Phospholemman (PLM) is a 72-amino-acid type I single-span membrane protein, belonging to the FXYD (pronounced “fix-it”) family of ion transport regulators. These smallmembrane proteins are tissue-specific regulators of the Na/K ATPase (Na/K pump or NKA). PLM is predominantly expressed in striated (cardiac and skeletal) and smooth muscle (Bogaev et al. 2001; Rembold et al. 2005). However, it is also detectable to a lesser extent in the kidney (Wetzel and Sweadner 2003), liver (Bogaev et al. 2001), cerebellum, and choroid plexus (Feschenko et al. 2003).

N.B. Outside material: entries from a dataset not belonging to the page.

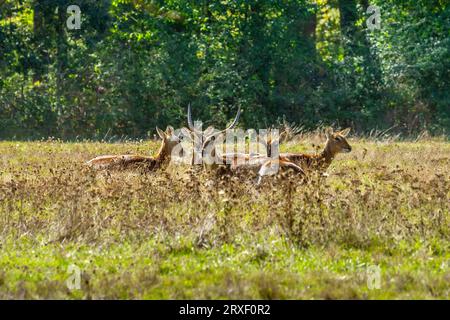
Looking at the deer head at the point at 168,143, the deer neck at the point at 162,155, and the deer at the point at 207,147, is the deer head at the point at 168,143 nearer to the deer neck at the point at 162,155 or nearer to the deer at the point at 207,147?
the deer neck at the point at 162,155

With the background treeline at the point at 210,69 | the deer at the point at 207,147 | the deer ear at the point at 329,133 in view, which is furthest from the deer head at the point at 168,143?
the background treeline at the point at 210,69

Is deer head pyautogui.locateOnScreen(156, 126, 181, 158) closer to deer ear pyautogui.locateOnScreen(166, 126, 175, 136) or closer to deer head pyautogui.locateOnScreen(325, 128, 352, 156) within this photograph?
deer ear pyautogui.locateOnScreen(166, 126, 175, 136)

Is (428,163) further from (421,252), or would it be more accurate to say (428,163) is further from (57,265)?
(57,265)

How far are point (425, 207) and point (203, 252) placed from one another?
2845mm

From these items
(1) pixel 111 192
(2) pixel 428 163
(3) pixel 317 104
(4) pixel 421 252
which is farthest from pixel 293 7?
(4) pixel 421 252

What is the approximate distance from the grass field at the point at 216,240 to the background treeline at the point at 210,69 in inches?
628

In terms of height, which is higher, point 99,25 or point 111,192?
point 99,25

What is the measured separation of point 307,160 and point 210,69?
43.0 ft

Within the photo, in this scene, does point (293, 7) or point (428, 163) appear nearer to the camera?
point (428, 163)

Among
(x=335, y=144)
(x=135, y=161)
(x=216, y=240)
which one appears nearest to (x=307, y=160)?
(x=335, y=144)

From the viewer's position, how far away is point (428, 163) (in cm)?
1648

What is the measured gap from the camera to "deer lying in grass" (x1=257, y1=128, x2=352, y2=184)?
13500 millimetres
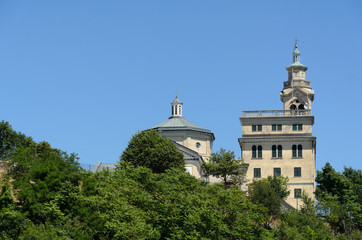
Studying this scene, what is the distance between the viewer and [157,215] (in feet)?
229

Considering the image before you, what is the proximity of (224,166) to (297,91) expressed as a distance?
25579mm

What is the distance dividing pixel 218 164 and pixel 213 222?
94.8 feet

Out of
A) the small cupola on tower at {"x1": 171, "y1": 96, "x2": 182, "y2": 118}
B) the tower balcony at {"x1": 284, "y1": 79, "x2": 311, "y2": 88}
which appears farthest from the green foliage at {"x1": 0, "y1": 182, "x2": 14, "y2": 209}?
the tower balcony at {"x1": 284, "y1": 79, "x2": 311, "y2": 88}

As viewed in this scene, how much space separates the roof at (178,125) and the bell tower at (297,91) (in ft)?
42.6

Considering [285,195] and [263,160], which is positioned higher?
[263,160]

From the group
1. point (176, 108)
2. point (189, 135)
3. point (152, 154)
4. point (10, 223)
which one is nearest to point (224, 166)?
point (152, 154)

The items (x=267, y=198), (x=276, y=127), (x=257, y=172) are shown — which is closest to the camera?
(x=267, y=198)

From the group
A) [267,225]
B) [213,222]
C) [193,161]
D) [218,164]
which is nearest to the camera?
[213,222]

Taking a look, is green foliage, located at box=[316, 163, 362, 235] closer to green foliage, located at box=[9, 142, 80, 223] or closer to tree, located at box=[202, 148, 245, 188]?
tree, located at box=[202, 148, 245, 188]

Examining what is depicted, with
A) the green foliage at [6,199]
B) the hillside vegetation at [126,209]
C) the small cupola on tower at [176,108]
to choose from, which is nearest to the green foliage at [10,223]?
the hillside vegetation at [126,209]

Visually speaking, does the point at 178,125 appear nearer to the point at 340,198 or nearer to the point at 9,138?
the point at 9,138

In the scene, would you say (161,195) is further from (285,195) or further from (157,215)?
(285,195)

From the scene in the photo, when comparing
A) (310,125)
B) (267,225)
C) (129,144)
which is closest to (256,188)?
(267,225)

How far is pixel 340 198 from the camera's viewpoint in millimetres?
96625
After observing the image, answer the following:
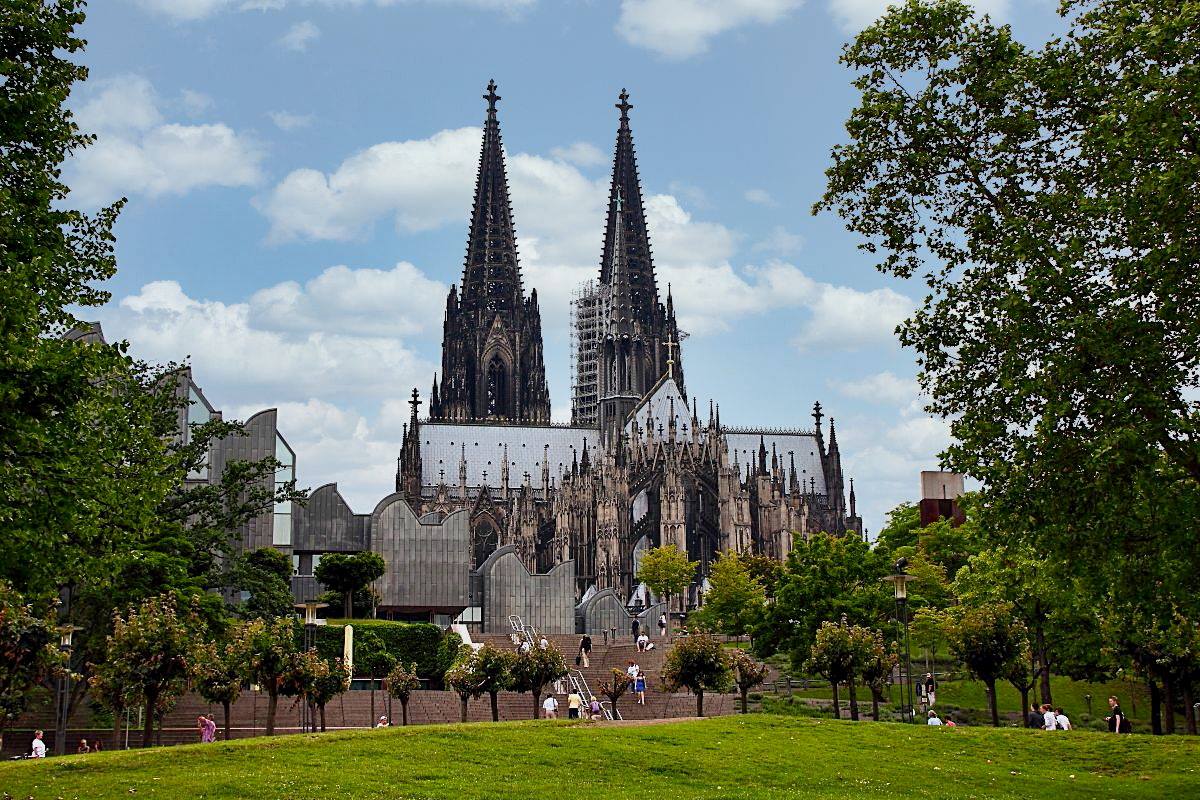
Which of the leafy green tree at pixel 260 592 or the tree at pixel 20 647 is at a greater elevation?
the leafy green tree at pixel 260 592

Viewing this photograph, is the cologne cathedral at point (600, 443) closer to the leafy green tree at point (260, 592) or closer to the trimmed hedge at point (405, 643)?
the trimmed hedge at point (405, 643)

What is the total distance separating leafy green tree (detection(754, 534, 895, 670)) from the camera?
48375 mm

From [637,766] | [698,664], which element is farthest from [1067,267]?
[698,664]

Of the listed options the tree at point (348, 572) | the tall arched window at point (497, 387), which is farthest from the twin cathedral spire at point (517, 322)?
the tree at point (348, 572)

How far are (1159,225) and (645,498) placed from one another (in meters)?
82.3

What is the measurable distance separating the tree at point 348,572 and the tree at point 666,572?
32.4m

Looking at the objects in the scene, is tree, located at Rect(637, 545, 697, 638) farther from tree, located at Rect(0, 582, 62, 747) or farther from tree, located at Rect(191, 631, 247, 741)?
tree, located at Rect(0, 582, 62, 747)

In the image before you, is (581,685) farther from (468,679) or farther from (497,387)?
(497,387)

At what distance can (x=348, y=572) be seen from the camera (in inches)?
2223

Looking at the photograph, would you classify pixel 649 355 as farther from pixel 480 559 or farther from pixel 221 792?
pixel 221 792

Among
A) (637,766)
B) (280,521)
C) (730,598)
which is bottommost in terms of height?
(637,766)

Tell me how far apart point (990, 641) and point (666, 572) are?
54.0 m

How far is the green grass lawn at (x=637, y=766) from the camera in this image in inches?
799

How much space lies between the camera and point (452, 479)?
420 feet
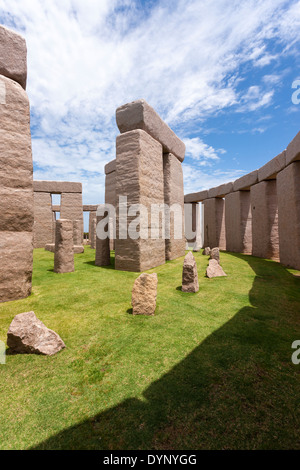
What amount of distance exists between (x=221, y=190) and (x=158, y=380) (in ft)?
36.0

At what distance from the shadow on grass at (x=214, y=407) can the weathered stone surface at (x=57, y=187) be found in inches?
486

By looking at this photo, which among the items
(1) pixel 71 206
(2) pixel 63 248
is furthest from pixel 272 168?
(1) pixel 71 206

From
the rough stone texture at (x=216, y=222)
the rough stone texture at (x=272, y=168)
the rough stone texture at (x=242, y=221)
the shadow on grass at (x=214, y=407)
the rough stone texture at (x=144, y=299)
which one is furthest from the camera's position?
the rough stone texture at (x=216, y=222)

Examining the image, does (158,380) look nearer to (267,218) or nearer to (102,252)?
(102,252)

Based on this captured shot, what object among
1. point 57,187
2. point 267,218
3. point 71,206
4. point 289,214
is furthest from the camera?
point 71,206

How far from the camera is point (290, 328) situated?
8.73 feet

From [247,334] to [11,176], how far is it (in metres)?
4.21

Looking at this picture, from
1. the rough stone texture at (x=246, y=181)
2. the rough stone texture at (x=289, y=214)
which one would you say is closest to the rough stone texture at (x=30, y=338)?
the rough stone texture at (x=289, y=214)

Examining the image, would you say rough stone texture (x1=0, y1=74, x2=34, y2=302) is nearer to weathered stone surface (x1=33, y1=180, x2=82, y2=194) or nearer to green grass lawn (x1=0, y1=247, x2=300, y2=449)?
green grass lawn (x1=0, y1=247, x2=300, y2=449)

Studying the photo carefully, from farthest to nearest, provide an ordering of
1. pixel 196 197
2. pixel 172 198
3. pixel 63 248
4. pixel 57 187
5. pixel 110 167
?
1. pixel 196 197
2. pixel 57 187
3. pixel 110 167
4. pixel 172 198
5. pixel 63 248

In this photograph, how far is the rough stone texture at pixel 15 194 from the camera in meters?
3.52

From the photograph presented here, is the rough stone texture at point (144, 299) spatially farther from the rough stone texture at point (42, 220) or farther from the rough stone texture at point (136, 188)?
the rough stone texture at point (42, 220)

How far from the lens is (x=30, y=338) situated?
215 centimetres

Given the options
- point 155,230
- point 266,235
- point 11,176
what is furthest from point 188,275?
point 266,235
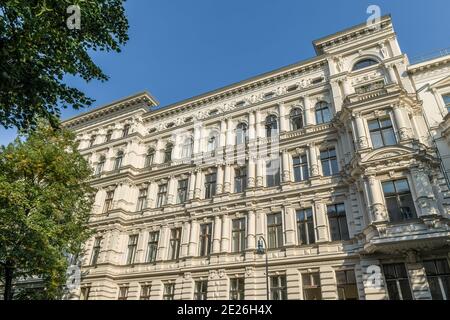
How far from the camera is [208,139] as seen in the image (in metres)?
28.3

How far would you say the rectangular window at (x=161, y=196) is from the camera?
88.2 ft

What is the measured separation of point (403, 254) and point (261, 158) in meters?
11.7

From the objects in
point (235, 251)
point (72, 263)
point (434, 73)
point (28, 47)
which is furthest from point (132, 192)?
point (434, 73)

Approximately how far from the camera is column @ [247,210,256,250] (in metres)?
20.6

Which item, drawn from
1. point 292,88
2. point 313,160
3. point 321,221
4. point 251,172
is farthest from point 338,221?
point 292,88

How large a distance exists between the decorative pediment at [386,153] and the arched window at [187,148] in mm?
15694

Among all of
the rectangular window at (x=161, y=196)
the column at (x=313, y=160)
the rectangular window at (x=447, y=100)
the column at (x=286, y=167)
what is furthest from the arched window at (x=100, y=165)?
the rectangular window at (x=447, y=100)

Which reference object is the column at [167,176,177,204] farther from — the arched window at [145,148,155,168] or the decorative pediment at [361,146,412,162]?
the decorative pediment at [361,146,412,162]

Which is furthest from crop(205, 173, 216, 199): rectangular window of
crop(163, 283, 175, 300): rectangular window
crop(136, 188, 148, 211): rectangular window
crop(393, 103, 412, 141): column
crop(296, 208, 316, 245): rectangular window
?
crop(393, 103, 412, 141): column

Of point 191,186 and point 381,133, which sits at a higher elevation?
point 381,133

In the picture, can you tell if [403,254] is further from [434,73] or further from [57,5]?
[57,5]

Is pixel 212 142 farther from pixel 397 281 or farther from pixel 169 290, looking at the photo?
pixel 397 281

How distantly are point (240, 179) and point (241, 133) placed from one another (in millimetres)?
4736

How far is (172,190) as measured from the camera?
87.8 ft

PLM was first identified in canine and guinea pig myocardium as a 15 kDa sarcolemmal protein and was later shown to be the principle sarcolemmal substrate for protein kinases A and C (PKA and PKC) (Presti et al. 1985a, b). At the time, the correlation between PLM phosphorylation and PKA-induced positive inotropy led Prest and colleagues to speculate that this small protein may be involved in mediating the effects of β-adrenoceptor stimulation on cardiac contractile force. However, although PLM was purified and cloned more than two decades ago (Palmer et al. 1991), its real physiological function has only become clear in recent years. After its discovery, this 15 kDa protein was sequenced using Edman degradation and was shown to be 72 amino acids in length; the acidic extracellular NH2 terminal consists of 17 amino acids, the hydrophobic membrane-spanning segment 20 amino acids, and the basic intracellular COOH terminus 35 amino acids in length. The phosphorylation sites for PKA and PKC were confirmed to be serines 62, 63, 68 and threonine 69 at the COOH terminus (Palmer et al. 1991). Due to its sarcolemmal localization and multiple phosphorylation sites, it was named “phospholemman.”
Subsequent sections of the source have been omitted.